-- What is expected --
Copy every one of the following rows verbatim, in their original order, changing no character.

-- Extracted material --
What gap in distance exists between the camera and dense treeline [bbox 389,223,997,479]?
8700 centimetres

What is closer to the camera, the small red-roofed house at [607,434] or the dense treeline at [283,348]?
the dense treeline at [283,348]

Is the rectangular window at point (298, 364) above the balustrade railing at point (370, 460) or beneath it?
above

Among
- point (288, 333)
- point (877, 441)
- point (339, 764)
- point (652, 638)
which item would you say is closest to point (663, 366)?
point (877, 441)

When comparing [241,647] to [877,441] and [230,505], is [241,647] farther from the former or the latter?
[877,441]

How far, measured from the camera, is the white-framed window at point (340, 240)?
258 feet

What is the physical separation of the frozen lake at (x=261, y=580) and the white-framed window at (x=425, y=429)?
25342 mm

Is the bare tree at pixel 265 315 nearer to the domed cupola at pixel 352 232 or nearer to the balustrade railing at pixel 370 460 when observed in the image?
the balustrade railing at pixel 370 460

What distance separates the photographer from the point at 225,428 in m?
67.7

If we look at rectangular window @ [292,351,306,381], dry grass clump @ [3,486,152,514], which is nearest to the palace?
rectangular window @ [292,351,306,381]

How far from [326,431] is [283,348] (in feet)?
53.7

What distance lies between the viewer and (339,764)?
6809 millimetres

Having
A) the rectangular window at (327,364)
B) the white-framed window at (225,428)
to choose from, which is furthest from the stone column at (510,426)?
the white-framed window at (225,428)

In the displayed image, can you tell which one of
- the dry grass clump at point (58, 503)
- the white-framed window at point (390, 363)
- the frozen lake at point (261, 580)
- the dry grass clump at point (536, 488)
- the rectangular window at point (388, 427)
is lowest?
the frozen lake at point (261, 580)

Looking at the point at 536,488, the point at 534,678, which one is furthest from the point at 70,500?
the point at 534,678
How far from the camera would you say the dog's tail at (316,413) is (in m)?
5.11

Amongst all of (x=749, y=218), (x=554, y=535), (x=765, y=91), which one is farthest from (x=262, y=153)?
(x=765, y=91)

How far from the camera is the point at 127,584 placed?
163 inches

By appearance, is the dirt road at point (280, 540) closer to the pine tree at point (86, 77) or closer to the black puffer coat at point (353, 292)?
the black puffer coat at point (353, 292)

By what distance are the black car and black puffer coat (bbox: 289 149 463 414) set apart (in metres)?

-- Completed task --
What gap in distance exists between the camera and dense treeline [bbox 389,223,997,479]?
8700 centimetres

What is closer to the camera, the small red-roofed house at [607,434] or the dense treeline at [283,348]?
the dense treeline at [283,348]

Is the rectangular window at point (298, 364) above the balustrade railing at point (370, 460) or beneath it?
above

Among
- point (288, 333)
- point (877, 441)
- point (339, 764)
- point (652, 638)
which item would you say is closest to point (663, 366)?
point (877, 441)

When comparing [241,647] to [877,441] and [230,505], is [241,647] farther from the former or the latter?
[877,441]

How far, measured from the camera, is the white-framed window at point (340, 240)?
258 feet

What is the physical separation of the frozen lake at (x=261, y=580) and the white-framed window at (x=425, y=429)?
25342 mm

Is the bare tree at pixel 265 315 nearer to the domed cupola at pixel 352 232 or nearer to the balustrade railing at pixel 370 460 when observed in the image?
the balustrade railing at pixel 370 460

What distance separates the photographer from the point at 225,428 in m?
67.7

If we look at rectangular window @ [292,351,306,381], dry grass clump @ [3,486,152,514], which is nearest to the palace?
rectangular window @ [292,351,306,381]

How far from [326,431] is [283,348] (in feet)?
53.7

What distance lies between the viewer and (339,764)?
6809 millimetres

Having
A) the rectangular window at (327,364)
B) the white-framed window at (225,428)
to choose from, which is furthest from the stone column at (510,426)?
the white-framed window at (225,428)

In the displayed image, can you tell which one of
- the dry grass clump at point (58, 503)
- the white-framed window at point (390, 363)
- the frozen lake at point (261, 580)
- the dry grass clump at point (536, 488)
- the rectangular window at point (388, 427)
is lowest?
the frozen lake at point (261, 580)

Looking at the point at 536,488, the point at 534,678, which one is furthest from the point at 70,500?
the point at 534,678
How far from the camera would you say the dog's tail at (316,413) is (in m)?
5.11

Amongst all of (x=749, y=218), (x=554, y=535), (x=765, y=91), which one is farthest from (x=262, y=153)?
(x=765, y=91)

How far from the camera is the point at 127,584 placed?
163 inches

By appearance, is the dirt road at point (280, 540) closer to the pine tree at point (86, 77) or closer to the black puffer coat at point (353, 292)?
the black puffer coat at point (353, 292)

By what distance are the black car and black puffer coat (bbox: 289 149 463 414) set apart (in metres)?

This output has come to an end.